TASK REQUIREMENTS: The word "networks" marks the lines to find; copy every such line from the data below.

EXTRACTED MATERIAL:
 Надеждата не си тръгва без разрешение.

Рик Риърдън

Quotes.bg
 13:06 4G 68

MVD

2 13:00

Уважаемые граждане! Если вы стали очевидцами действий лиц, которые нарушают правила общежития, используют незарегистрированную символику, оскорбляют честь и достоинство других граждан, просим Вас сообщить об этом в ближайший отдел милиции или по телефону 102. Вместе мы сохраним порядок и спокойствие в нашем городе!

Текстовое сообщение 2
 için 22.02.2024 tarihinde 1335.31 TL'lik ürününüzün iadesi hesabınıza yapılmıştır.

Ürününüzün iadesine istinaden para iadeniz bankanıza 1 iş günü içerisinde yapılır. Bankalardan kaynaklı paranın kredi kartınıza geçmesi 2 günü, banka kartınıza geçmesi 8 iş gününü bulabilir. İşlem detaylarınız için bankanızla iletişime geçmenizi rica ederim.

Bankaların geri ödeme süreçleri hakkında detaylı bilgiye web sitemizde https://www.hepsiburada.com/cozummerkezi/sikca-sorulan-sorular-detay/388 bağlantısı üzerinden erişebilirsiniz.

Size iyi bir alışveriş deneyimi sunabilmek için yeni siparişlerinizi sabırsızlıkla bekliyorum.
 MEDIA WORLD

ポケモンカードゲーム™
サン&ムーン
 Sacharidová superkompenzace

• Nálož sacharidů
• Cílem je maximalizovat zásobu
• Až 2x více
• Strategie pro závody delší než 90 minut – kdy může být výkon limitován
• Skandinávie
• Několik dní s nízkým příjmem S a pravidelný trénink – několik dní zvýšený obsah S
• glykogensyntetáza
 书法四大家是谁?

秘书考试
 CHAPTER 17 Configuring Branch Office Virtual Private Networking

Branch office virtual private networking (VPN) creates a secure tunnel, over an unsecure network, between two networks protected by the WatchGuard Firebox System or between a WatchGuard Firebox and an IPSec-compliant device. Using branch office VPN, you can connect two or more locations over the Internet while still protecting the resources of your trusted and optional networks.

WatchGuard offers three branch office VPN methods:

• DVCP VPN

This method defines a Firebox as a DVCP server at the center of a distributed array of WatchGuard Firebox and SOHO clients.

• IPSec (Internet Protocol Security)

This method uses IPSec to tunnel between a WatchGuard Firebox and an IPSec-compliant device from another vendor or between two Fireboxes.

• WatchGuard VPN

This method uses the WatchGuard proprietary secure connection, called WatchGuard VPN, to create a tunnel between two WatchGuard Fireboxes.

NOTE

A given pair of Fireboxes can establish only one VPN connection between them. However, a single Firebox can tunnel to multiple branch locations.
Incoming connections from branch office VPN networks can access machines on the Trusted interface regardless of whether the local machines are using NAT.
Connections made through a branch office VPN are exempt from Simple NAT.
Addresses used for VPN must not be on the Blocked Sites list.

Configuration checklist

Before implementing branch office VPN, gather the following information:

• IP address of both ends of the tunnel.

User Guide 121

ANSWER TO THE PROBLEM:
Branch office virtual private networking (VPN) creates a secure tunnel, over an unsecure network, between two networks protected by the WatchGuard Firebox System or between a WatchGuard Firebox and an IPSec-compliant device. Using branch office VPN, you can connect two or more locations over the Internet while still protecting the resources of your trusted and optional networks.
Incoming connections from branch office VPN networks can access machines on the Trusted interface regardless of whether the local machines are using NAT.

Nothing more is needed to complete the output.